Enable the supplemental CLI

  1. Select Global Settings on the top right of the Dashboard under your user icon.

  2. On the left side of the Dashboard, click VIQ Management under Administration.

    The VIQ Management page appears.

   3.  Verify that Supplemental CLI is ON. If not, enable it.

Add the Hotspot 2.0 configuration to the network policy

  1. Click Configure in the menu bar on the left of the Dashboard.

  2. Select Network Policies.

    The Network Policy page appears.

    You see the network policy you created, “IronWiFi_network_policy”.

    Ubiquiti passpoint configuration  74
  3. Click the name of the SSID you created.

    The Wireless Network page appears.

    IronWiFi (6)
  4. Click Additional Settings in the top menu bar.

    The DNS Server page appears.

  5. Under Policy Settings in the menu bar on the left, click Supplemental CLI.

    The Supplemental CLI page appears.

  6. Verify that Supplemental CLI is ON. If not, enable it
  7. Enter a Name, such as “Hotspot”.
  8. Paste the CLI commands in your text file into the CLI Commands box.

    Ubiquiti passpoint configuration  76
  9. Click Save on the bottom right.
    A message appears on the top left indicating that the supplemental CLI was saved.

  10. Click Next.
    The Apply the network policy to selected devices page appears.

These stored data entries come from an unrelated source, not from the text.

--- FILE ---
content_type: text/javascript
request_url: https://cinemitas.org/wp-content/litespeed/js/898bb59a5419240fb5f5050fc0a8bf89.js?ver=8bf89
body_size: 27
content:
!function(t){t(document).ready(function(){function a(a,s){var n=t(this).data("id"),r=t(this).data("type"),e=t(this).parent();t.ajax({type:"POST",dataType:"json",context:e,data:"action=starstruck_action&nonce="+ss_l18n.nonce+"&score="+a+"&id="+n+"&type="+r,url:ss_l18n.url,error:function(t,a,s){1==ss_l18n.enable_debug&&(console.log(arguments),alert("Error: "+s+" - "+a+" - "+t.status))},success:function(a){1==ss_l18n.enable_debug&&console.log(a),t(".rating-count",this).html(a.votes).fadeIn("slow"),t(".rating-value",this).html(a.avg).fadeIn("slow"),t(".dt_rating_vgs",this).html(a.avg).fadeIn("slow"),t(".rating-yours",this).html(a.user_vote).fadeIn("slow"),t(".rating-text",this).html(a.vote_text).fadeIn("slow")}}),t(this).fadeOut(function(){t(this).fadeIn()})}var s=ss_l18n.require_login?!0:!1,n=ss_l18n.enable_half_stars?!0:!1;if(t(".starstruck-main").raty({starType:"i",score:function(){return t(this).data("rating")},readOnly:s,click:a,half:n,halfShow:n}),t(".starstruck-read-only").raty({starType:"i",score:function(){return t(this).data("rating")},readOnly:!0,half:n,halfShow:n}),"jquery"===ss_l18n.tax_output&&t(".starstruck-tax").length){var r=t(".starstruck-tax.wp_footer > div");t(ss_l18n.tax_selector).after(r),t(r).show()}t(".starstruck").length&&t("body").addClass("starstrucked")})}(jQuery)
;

  11. Click Eligible to display your access points.

    IronWiFi (8)

  12. Select your access points by checking the box next to them in the Status column.

  13. Click Upload on the bottom right.
    The Device Update dialog box appears.

  14. Under Update Network Policy and Configuration, select Complete Configuration Update. (Delta Configuration Update is the default; you want a complete update.)

  15. Click Perform Update on the bottom right of the dialog box to save your configuration.

    The access points are rebooted (this can take a few minutes). You see a message on the upper left indicating that the devices are successfully deployed.